What you are asked to do: Could you restate every entry word for word, minus the pictures?

Data supplied:
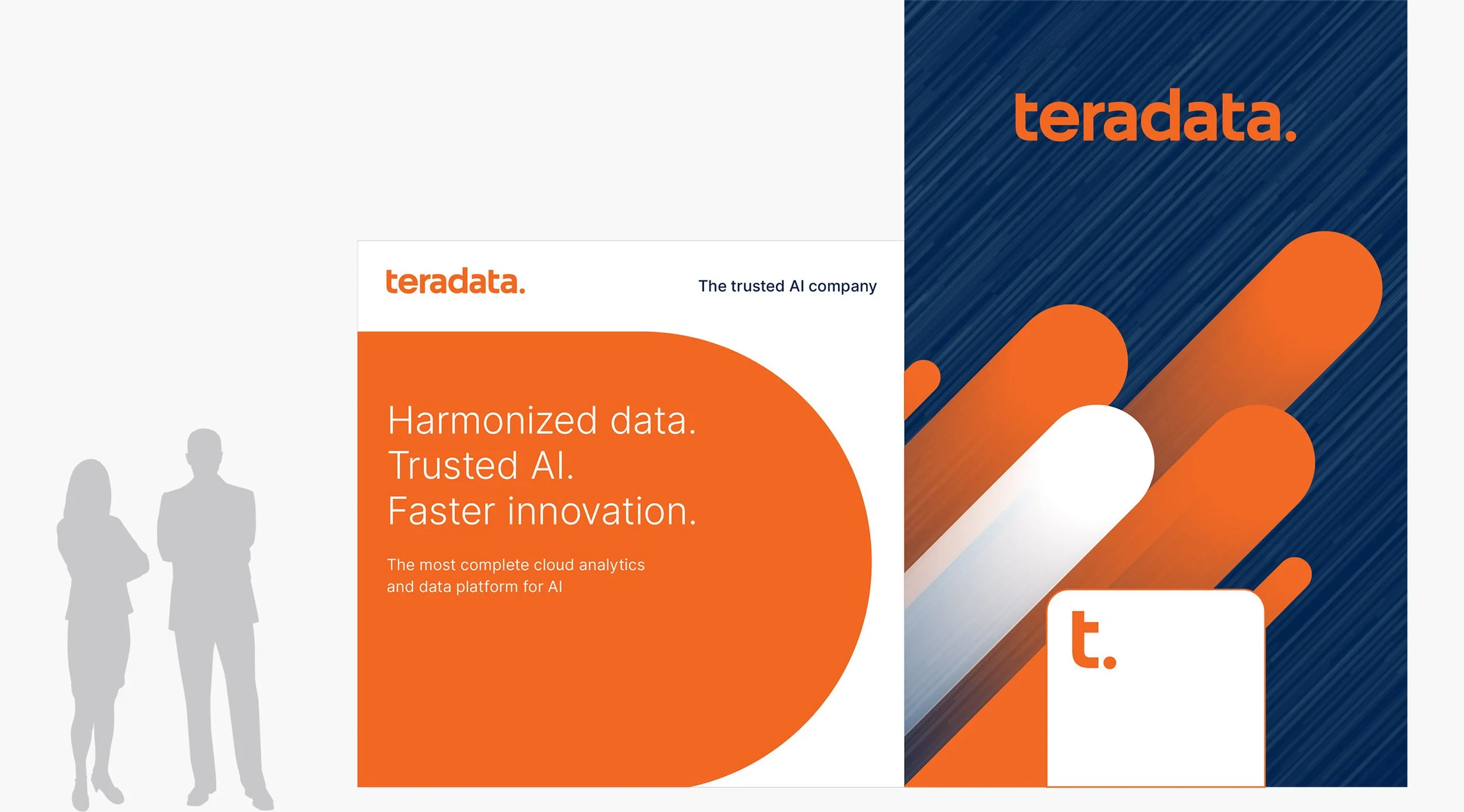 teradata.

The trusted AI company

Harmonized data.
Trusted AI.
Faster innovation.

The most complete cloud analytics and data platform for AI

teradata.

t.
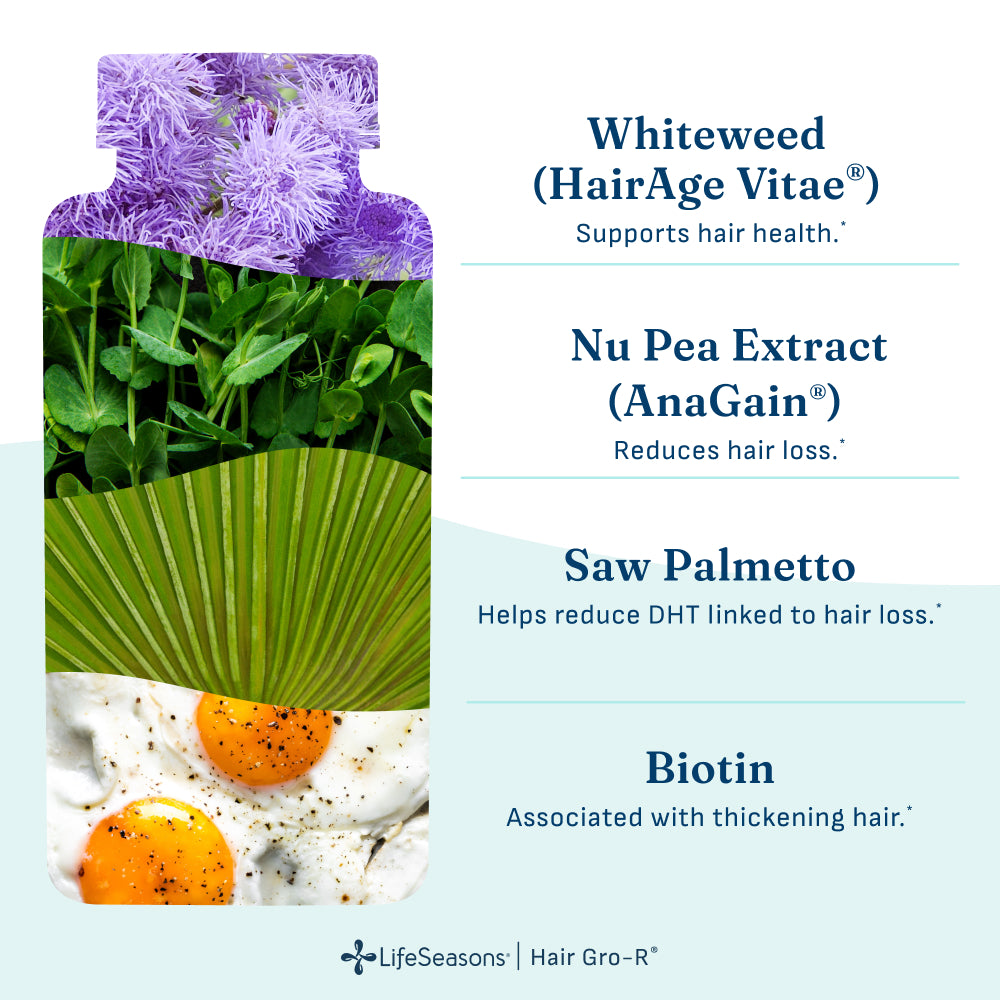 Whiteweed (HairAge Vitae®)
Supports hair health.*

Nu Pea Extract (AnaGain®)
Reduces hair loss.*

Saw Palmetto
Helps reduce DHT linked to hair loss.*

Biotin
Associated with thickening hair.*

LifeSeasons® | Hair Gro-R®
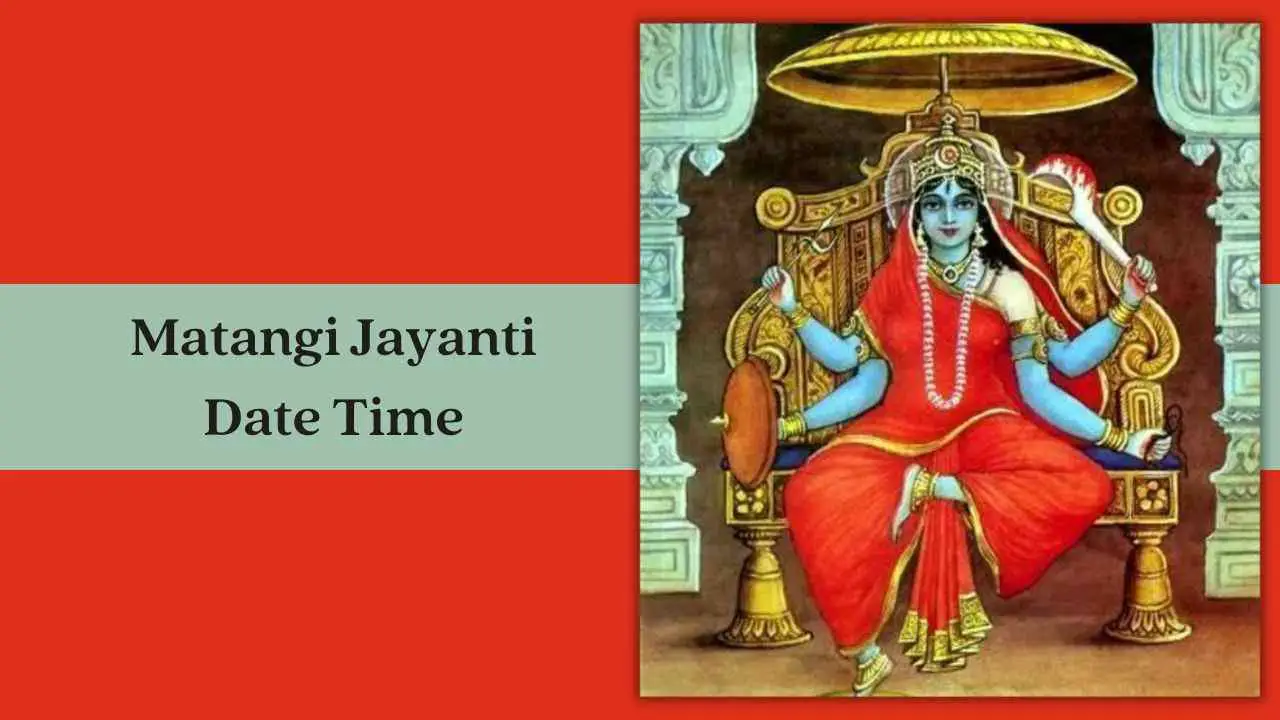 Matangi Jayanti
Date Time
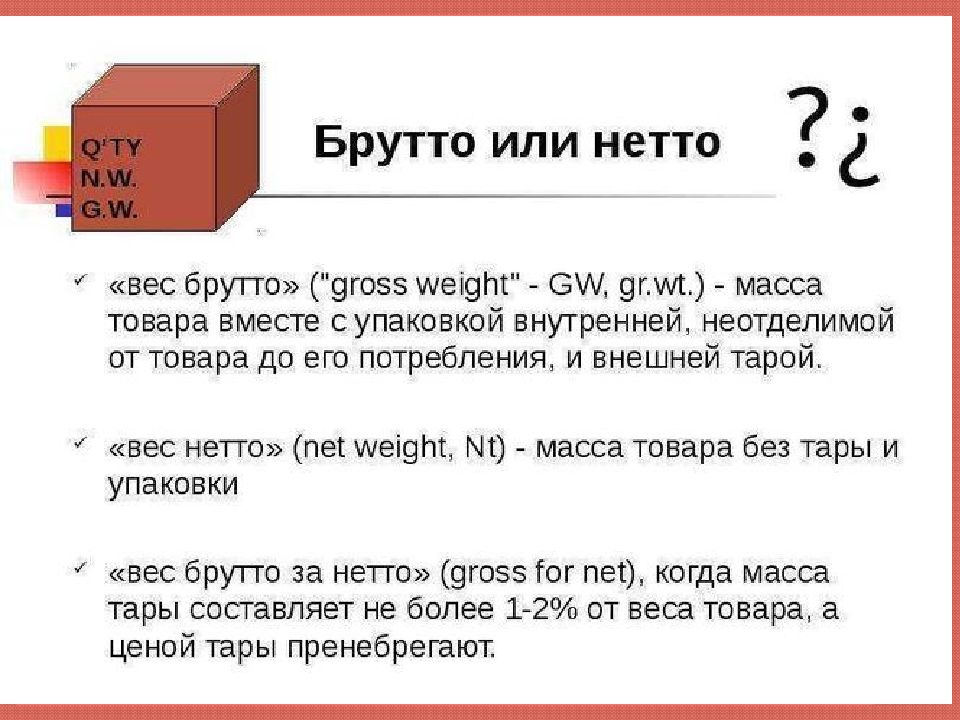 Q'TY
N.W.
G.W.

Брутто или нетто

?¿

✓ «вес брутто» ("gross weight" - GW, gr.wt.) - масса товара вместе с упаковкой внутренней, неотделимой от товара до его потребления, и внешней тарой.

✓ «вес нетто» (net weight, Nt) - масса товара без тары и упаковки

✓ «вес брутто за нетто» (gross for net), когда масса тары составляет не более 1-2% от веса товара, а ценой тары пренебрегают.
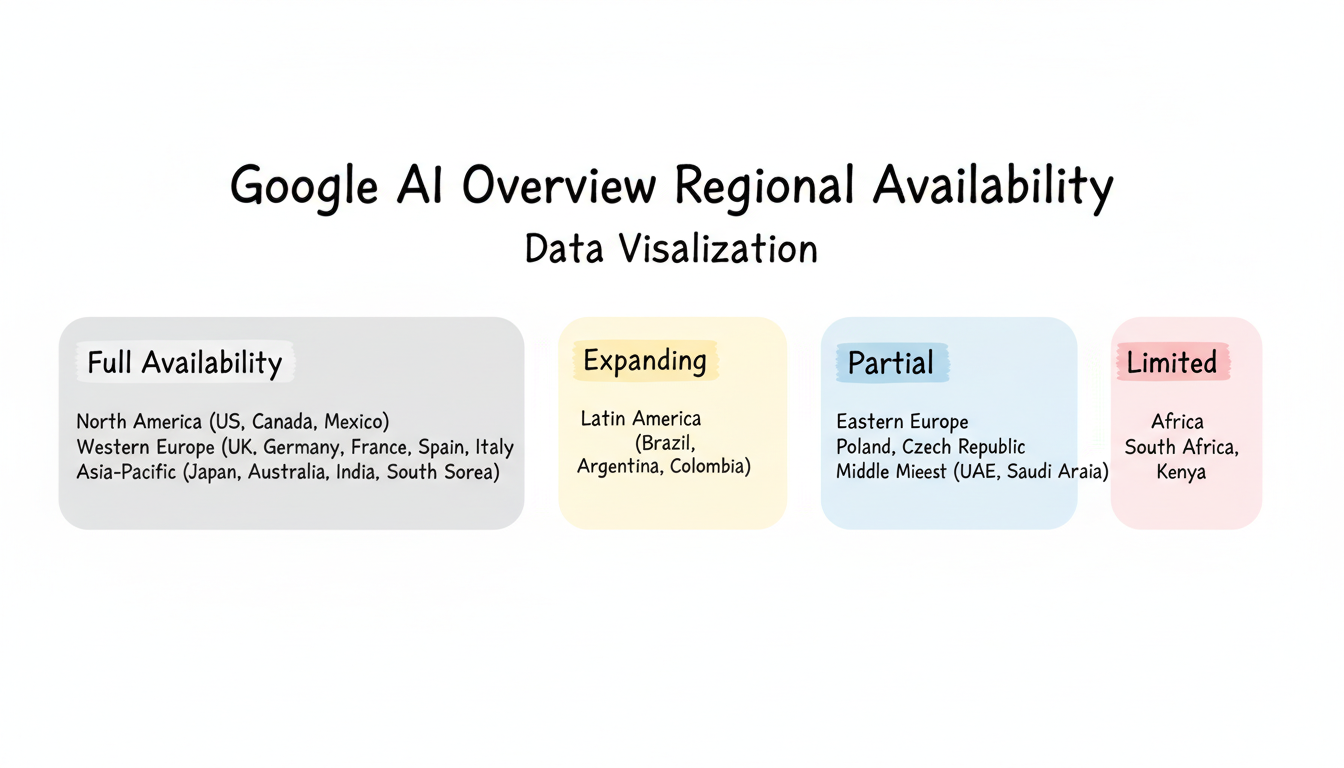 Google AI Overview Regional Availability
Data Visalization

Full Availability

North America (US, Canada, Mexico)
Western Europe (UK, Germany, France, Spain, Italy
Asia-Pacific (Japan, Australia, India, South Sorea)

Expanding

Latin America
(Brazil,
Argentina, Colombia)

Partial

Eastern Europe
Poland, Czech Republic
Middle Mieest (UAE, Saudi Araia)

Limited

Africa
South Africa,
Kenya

Answer box:
 teradata.

The trusted AI company

Harmonized data.
Trusted AI.
Faster innovation.

The most complete cloud analytics and data platform for AI

teradata.

t.
 Whiteweed (HairAge Vitae®)
Supports hair health.*

Nu Pea Extract (AnaGain®)
Reduces hair loss.*

Saw Palmetto
Helps reduce DHT linked to hair loss.*

Biotin
Associated with thickening hair.*

LifeSeasons® | Hair Gro-R®
 Matangi Jayanti
Date Time
 Q'TY
N.W.
G.W.

Брутто или нетто

?¿

✓ «вес брутто» ("gross weight" - GW, gr.wt.) - масса товара вместе с упаковкой внутренней, неотделимой от товара до его потребления, и внешней тарой.

✓ «вес нетто» (net weight, Nt) - масса товара без тары и упаковки

✓ «вес брутто за нетто» (gross for net), когда масса тары составляет не более 1-2% от веса товара, а ценой тары пренебрегают.
 Google AI Overview Regional Availability
Data Visalization

Full Availability

North America (US, Canada, Mexico)
Western Europe (UK, Germany, France, Spain, Italy
Asia-Pacific (Japan, Australia, India, South Sorea)

Expanding

Latin America
(Brazil,
Argentina, Colombia)

Partial

Eastern Europe
Poland, Czech Republic
Middle Mieest (UAE, Saudi Araia)

Limited

Africa
South Africa,
Kenya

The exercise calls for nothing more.